___ ESTRATTO DELLA PAGINA ___

Il gruppo aeronautico prepara una gara da oltre 50 milioni per spostare i dati più sensibili su infrastrutture Ue e ridurre la dipendenza dalle big tech statunitensi.

Airbus ha deciso di affrontare apertamente una delle fragilità strutturali dell’industria europea: la forte dipendenza dai grandi fornitori cloud statunitensi. A inizio gennaio 2026 il gruppo lancerà una gara da oltre 50 milioni di euro, con un orizzonte fino a dieci anni, per migrare applicazioni e dati mission-critical verso un cloud europeo definito “digitalmente sovrano”.

La finalità principale è ridurre l’esposizione a normative extraterritoriali come il CLOUD Act Usa, che consente alle autorità americane di richiedere dati controllati da provider soggetti alla loro giurisdizione, anche se conservati in Europa. La mossa di Airbus assume un peso simbolico in un mercato fortemente concentrato: secondo il Parlamento europeo, Amazon Web Services, Microsoft Azure e Google Cloud controllano circa il 70% del cloud infrastrutturale europeo, mentre i provider Ue restano marginali.

___ ESTRATTI DI DATI ___

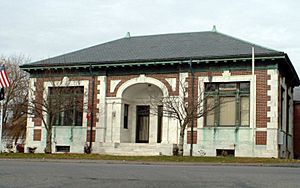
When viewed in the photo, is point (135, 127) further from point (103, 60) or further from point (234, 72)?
point (234, 72)

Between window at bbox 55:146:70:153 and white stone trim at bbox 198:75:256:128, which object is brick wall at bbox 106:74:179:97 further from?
window at bbox 55:146:70:153

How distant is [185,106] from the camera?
98.9 ft

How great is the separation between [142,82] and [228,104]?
18.8 ft

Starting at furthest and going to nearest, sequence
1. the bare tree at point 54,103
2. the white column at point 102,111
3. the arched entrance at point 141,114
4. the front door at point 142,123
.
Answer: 1. the front door at point 142,123
2. the arched entrance at point 141,114
3. the white column at point 102,111
4. the bare tree at point 54,103

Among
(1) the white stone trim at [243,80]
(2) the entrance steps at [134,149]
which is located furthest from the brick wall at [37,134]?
(1) the white stone trim at [243,80]

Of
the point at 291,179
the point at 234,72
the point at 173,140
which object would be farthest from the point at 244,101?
the point at 291,179

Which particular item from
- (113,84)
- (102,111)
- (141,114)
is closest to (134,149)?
(102,111)

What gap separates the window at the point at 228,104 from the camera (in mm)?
31484

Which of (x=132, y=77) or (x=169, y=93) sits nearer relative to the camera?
(x=169, y=93)

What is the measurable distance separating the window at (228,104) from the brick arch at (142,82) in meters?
2.68

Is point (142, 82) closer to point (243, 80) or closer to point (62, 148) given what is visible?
point (243, 80)

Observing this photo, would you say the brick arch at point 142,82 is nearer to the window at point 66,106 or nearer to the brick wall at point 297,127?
the window at point 66,106

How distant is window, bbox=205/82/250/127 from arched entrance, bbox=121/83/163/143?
3935mm

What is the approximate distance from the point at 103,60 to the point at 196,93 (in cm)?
665
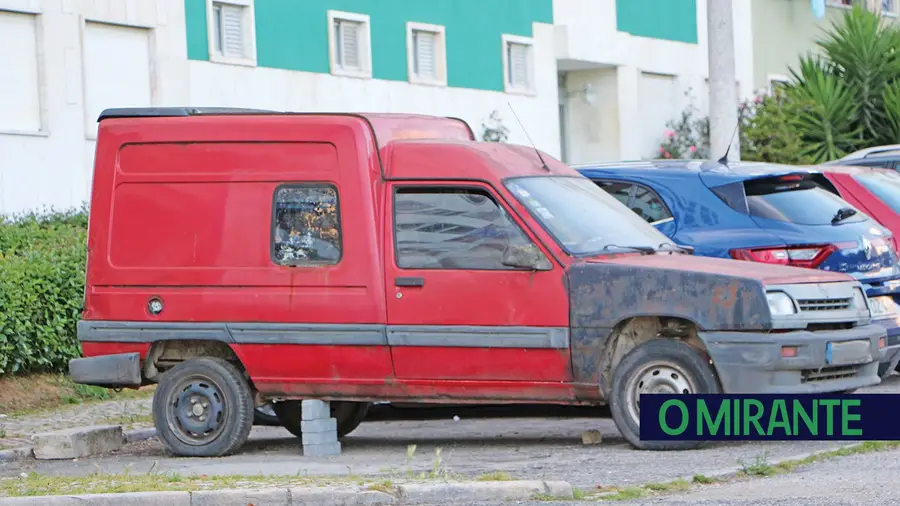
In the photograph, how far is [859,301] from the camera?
1148 centimetres

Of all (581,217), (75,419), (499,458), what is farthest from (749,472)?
(75,419)

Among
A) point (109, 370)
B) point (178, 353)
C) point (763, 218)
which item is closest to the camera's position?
point (109, 370)

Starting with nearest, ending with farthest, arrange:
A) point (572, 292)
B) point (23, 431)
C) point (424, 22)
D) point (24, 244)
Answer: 1. point (572, 292)
2. point (23, 431)
3. point (24, 244)
4. point (424, 22)

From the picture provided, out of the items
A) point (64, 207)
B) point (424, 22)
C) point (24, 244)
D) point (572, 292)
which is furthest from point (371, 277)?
point (424, 22)

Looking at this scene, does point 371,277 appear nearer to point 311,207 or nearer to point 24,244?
point 311,207

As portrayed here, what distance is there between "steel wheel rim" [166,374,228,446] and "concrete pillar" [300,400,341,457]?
1.75ft

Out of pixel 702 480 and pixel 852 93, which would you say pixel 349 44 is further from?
pixel 702 480

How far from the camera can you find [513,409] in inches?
563

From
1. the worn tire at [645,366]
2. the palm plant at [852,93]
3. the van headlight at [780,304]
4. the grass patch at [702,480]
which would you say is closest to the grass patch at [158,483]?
the grass patch at [702,480]

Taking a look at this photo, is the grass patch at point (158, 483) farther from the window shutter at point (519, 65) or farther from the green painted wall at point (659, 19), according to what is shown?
the green painted wall at point (659, 19)

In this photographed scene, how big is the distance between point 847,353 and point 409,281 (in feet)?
8.89

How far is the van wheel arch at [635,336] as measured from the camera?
1118cm

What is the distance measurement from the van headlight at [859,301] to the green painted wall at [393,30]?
1276cm

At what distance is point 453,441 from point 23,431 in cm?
329
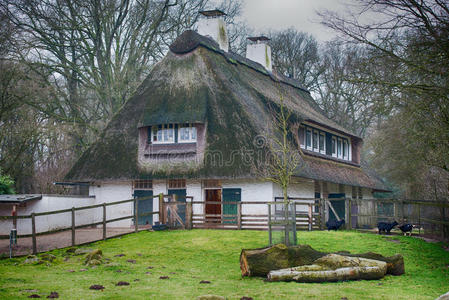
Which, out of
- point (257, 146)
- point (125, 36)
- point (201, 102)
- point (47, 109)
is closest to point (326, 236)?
point (257, 146)

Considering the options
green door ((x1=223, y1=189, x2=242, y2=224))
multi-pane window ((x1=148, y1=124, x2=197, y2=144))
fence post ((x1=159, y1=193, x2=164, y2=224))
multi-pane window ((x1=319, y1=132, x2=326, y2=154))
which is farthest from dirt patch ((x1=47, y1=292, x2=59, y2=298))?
multi-pane window ((x1=319, y1=132, x2=326, y2=154))

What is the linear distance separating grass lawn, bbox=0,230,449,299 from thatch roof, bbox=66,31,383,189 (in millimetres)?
5226

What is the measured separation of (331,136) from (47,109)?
1835cm

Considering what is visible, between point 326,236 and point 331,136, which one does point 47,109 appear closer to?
point 331,136

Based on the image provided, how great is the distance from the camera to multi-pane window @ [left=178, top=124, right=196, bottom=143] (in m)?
28.7

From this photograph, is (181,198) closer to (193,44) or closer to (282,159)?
(282,159)

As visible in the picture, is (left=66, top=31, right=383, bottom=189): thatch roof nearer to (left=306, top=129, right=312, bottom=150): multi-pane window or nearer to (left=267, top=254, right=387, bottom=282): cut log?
(left=306, top=129, right=312, bottom=150): multi-pane window

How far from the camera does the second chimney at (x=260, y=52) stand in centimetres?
4091

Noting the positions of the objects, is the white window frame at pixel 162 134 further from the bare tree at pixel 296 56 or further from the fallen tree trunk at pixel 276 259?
the bare tree at pixel 296 56

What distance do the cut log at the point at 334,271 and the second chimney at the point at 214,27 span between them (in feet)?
76.9

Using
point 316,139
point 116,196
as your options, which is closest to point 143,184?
point 116,196

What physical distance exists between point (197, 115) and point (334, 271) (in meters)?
15.7

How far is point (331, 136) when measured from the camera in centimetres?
3619

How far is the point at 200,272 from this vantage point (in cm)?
1542
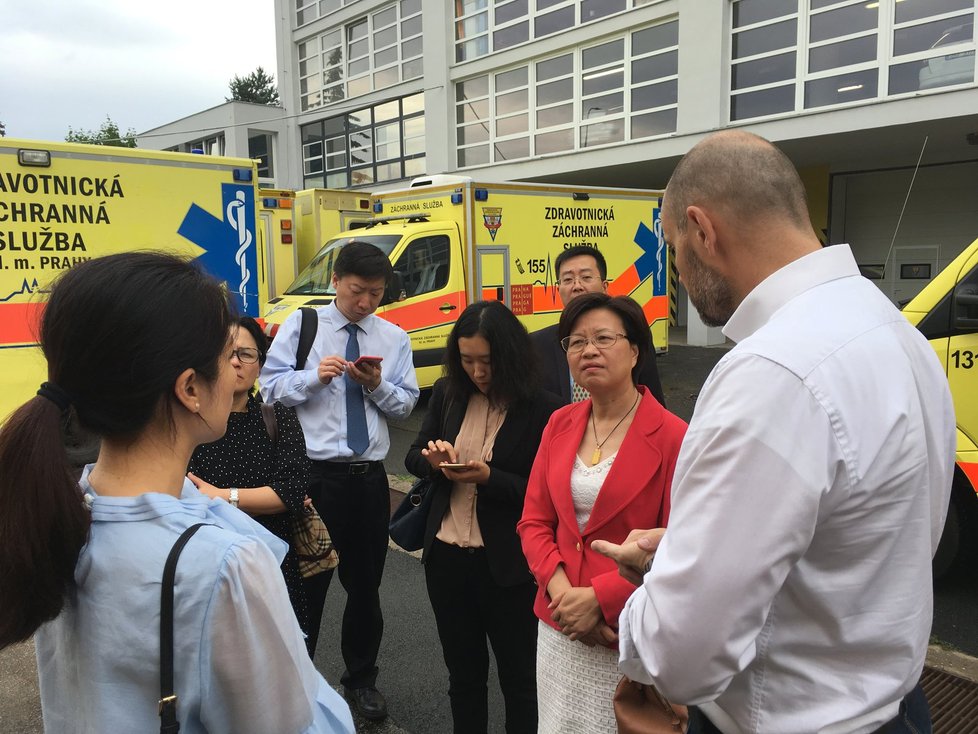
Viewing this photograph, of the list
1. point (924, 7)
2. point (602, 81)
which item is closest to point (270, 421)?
point (924, 7)

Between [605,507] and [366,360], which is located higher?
[366,360]

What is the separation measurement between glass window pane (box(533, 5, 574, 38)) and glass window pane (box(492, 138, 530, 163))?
7.91 feet

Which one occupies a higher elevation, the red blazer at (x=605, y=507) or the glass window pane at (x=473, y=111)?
the glass window pane at (x=473, y=111)

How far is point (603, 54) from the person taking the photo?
51.1 feet

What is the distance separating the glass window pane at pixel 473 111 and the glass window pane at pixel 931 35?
9407 mm

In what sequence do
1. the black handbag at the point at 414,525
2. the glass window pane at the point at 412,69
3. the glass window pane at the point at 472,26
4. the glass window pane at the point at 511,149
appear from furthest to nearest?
the glass window pane at the point at 412,69 < the glass window pane at the point at 472,26 < the glass window pane at the point at 511,149 < the black handbag at the point at 414,525

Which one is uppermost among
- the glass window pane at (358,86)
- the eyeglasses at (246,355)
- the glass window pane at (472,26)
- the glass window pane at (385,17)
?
the glass window pane at (385,17)

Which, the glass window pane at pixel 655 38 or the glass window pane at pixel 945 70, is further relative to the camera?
the glass window pane at pixel 655 38

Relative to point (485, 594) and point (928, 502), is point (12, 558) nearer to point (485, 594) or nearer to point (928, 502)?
point (928, 502)

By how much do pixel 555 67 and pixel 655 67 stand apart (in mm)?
2759

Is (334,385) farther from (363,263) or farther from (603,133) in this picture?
(603,133)

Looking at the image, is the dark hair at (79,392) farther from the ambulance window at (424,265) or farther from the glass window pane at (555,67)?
the glass window pane at (555,67)

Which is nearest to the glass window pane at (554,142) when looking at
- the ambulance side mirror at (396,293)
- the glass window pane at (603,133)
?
the glass window pane at (603,133)

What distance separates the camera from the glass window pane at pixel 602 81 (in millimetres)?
15344
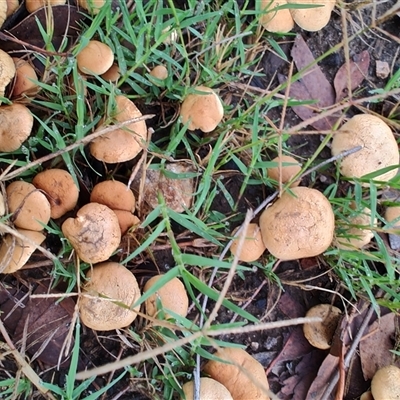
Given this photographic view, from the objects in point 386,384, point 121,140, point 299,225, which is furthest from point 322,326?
point 121,140

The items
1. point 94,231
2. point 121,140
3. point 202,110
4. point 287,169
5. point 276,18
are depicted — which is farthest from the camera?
point 276,18

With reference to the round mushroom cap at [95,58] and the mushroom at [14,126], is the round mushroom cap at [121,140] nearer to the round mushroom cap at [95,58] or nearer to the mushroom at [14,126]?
the round mushroom cap at [95,58]

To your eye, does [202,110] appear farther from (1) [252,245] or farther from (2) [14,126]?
(2) [14,126]

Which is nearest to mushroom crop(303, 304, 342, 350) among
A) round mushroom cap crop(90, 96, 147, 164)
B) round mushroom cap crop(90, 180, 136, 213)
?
round mushroom cap crop(90, 180, 136, 213)

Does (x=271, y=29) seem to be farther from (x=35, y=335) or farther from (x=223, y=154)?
(x=35, y=335)

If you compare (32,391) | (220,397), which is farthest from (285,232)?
(32,391)

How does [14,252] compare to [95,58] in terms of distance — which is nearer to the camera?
[14,252]

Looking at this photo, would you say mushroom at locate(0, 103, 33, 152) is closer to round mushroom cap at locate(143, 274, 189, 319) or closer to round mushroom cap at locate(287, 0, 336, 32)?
round mushroom cap at locate(143, 274, 189, 319)
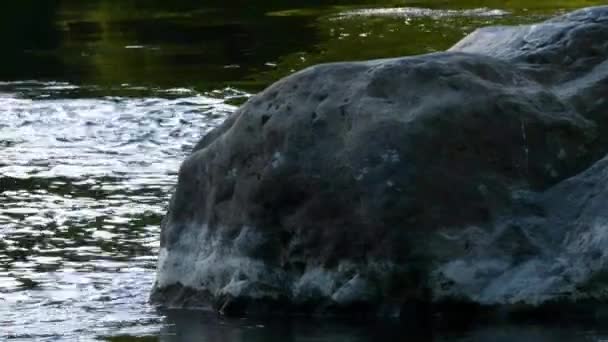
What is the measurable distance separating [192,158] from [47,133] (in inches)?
249

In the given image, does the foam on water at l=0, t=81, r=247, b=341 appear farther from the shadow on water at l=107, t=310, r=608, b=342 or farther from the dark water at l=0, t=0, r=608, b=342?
the shadow on water at l=107, t=310, r=608, b=342

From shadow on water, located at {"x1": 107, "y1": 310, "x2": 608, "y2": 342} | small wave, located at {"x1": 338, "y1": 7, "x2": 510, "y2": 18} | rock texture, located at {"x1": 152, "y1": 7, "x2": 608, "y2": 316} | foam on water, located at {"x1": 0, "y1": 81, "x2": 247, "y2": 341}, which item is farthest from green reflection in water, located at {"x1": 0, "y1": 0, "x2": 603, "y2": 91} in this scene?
shadow on water, located at {"x1": 107, "y1": 310, "x2": 608, "y2": 342}

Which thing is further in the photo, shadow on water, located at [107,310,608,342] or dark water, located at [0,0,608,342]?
dark water, located at [0,0,608,342]

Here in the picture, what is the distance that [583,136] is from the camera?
781 centimetres

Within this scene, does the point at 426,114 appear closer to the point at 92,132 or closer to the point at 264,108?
the point at 264,108

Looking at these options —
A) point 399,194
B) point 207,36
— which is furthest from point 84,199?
point 207,36

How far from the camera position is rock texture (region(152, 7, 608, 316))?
7305 millimetres

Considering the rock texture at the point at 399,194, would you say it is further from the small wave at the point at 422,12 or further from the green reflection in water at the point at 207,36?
the small wave at the point at 422,12

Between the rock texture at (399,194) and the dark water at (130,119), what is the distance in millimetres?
226

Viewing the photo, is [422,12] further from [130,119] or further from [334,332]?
[334,332]

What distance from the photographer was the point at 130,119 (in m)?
14.9

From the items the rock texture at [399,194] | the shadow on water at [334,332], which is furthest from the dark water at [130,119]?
the rock texture at [399,194]

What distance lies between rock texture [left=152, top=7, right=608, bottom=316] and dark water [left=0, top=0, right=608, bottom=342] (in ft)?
0.74

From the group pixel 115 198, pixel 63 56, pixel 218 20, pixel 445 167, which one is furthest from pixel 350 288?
pixel 218 20
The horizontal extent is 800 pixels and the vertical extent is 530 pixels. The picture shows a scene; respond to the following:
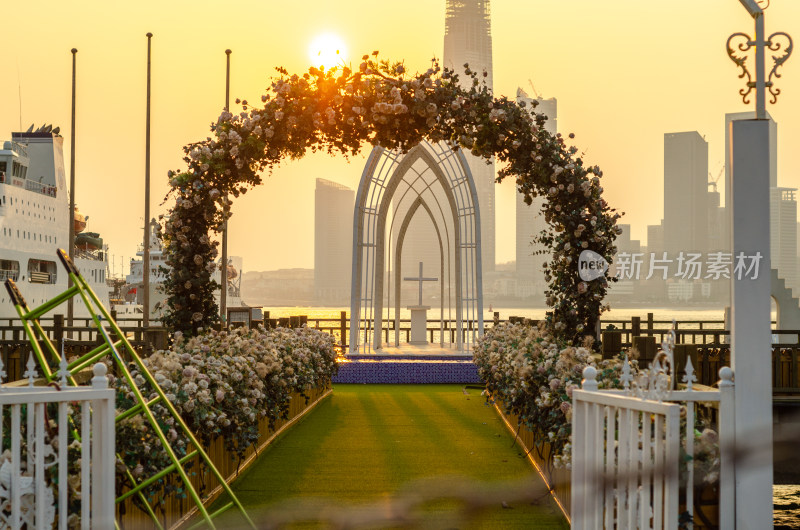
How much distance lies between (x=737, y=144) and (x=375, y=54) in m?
5.45

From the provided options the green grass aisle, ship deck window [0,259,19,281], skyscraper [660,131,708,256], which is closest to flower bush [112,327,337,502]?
the green grass aisle

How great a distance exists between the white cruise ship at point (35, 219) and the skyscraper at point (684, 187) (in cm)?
2624

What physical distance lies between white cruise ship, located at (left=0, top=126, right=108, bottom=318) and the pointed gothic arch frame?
17457 millimetres

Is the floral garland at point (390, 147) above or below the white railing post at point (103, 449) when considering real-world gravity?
above

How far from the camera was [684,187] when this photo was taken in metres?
9.65

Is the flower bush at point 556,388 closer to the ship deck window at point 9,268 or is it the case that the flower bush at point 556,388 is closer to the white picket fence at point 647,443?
the white picket fence at point 647,443

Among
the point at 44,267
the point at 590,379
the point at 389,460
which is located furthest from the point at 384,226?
the point at 44,267

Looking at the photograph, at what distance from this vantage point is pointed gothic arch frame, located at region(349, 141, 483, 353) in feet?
55.3

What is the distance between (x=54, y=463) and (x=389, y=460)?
4.65 meters

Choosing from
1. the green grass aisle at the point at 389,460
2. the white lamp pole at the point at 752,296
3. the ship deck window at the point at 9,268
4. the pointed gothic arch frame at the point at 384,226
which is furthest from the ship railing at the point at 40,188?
the white lamp pole at the point at 752,296

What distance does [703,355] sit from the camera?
970 cm

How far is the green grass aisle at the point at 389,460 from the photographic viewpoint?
594 centimetres

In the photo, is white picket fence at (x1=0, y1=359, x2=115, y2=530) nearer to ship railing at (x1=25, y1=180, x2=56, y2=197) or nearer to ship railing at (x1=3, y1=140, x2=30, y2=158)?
ship railing at (x1=3, y1=140, x2=30, y2=158)

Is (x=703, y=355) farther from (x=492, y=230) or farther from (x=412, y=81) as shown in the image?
(x=492, y=230)
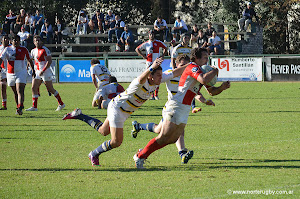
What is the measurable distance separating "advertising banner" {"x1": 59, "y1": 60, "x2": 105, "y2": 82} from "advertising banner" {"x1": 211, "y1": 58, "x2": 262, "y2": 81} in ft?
24.1

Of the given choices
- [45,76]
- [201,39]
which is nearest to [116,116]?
[45,76]

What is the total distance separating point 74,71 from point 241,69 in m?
10.1

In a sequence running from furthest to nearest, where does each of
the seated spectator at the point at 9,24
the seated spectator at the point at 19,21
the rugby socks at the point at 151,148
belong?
the seated spectator at the point at 9,24
the seated spectator at the point at 19,21
the rugby socks at the point at 151,148

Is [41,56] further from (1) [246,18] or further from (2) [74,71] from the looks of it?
(1) [246,18]

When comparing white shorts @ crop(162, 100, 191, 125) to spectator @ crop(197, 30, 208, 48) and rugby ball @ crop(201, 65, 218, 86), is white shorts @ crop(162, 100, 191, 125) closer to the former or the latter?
rugby ball @ crop(201, 65, 218, 86)

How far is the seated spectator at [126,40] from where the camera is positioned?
112 ft

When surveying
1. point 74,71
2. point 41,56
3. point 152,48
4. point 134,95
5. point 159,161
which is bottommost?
point 159,161

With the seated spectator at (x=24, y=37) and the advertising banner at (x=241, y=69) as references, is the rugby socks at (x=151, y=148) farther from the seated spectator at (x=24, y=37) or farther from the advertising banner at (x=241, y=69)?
the seated spectator at (x=24, y=37)

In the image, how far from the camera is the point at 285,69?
29797 millimetres

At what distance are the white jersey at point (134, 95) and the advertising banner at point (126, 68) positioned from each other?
76.3ft

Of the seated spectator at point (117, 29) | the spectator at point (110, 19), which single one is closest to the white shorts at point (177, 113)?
the seated spectator at point (117, 29)

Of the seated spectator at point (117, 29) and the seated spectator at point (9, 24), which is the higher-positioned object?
the seated spectator at point (9, 24)

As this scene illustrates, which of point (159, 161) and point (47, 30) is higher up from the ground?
point (47, 30)

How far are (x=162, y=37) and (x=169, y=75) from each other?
2774 cm
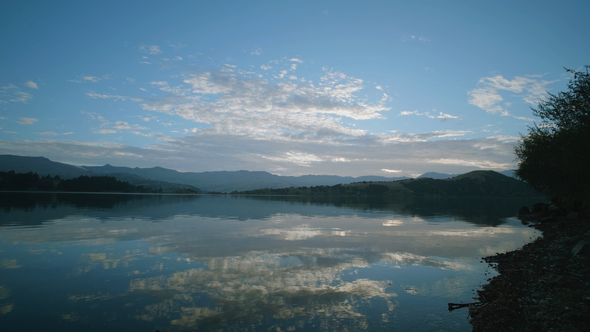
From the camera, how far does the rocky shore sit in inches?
346

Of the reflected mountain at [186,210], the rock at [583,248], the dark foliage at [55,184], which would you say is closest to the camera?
the rock at [583,248]

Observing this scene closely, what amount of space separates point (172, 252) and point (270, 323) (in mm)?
11473

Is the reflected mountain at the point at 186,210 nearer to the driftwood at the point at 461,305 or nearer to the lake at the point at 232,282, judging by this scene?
the lake at the point at 232,282

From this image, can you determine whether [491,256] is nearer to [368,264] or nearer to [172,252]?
[368,264]

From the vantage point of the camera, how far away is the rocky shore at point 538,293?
28.8ft

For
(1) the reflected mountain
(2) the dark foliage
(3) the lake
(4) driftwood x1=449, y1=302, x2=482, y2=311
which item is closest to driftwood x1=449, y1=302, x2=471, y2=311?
(4) driftwood x1=449, y1=302, x2=482, y2=311

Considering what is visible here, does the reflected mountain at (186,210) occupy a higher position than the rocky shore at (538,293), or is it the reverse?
the rocky shore at (538,293)

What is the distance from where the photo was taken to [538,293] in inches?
448

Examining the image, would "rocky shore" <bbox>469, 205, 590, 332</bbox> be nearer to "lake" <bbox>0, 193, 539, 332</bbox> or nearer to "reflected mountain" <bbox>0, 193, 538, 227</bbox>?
"lake" <bbox>0, 193, 539, 332</bbox>

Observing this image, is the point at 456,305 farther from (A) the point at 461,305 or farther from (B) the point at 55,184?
(B) the point at 55,184

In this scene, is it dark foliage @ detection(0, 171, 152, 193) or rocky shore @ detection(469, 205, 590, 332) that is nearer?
rocky shore @ detection(469, 205, 590, 332)

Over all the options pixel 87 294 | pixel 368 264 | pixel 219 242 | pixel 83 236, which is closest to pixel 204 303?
pixel 87 294

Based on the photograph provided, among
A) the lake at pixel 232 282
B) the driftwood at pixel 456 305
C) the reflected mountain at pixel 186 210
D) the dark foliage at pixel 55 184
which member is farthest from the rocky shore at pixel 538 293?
the dark foliage at pixel 55 184

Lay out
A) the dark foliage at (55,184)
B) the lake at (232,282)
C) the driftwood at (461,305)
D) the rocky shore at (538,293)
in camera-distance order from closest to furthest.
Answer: the rocky shore at (538,293) → the lake at (232,282) → the driftwood at (461,305) → the dark foliage at (55,184)
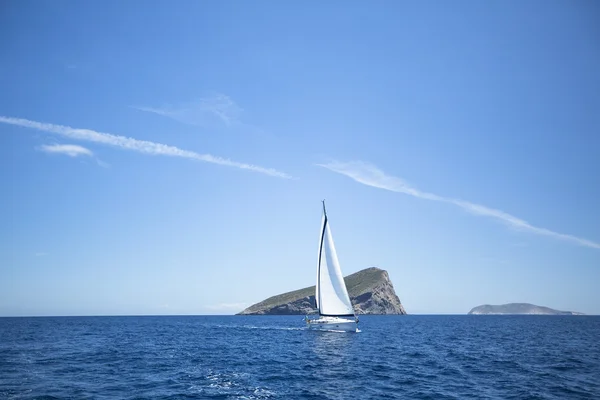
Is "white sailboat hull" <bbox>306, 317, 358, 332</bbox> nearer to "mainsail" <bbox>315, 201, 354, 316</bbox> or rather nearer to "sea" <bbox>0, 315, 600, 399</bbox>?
"mainsail" <bbox>315, 201, 354, 316</bbox>

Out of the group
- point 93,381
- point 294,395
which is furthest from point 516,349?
point 93,381

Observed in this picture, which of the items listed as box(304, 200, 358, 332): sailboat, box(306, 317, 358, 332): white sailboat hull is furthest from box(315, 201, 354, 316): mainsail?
box(306, 317, 358, 332): white sailboat hull

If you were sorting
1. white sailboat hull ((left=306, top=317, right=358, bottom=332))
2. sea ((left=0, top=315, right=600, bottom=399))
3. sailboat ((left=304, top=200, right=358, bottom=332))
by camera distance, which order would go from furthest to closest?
sailboat ((left=304, top=200, right=358, bottom=332)), white sailboat hull ((left=306, top=317, right=358, bottom=332)), sea ((left=0, top=315, right=600, bottom=399))

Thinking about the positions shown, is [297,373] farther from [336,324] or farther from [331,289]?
[336,324]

___

COSA FARE:
Rispondi per favore a queste domande sull'estratto su Airbus, indicando per ciascuna il numero corrispondente:
1. A quanto ammonta la gara che Airbus lancerà a inizio gennaio 2026?
2. Quale normativa statunitense viene citata come esempio di norma extraterritoriale?
3. Secondo il Parlamento europeo, quale quota del cloud infrastrutturale europeo controllano Amazon Web Services, Microsoft Azure e Google Cloud?
Per rispondere serve soltanto l'estratto su Airbus, non il materiale.

SOLUZIONE:
1. Oltre 50 milioni di euro.
2. Il CLOUD Act.
3. Circa il 70%.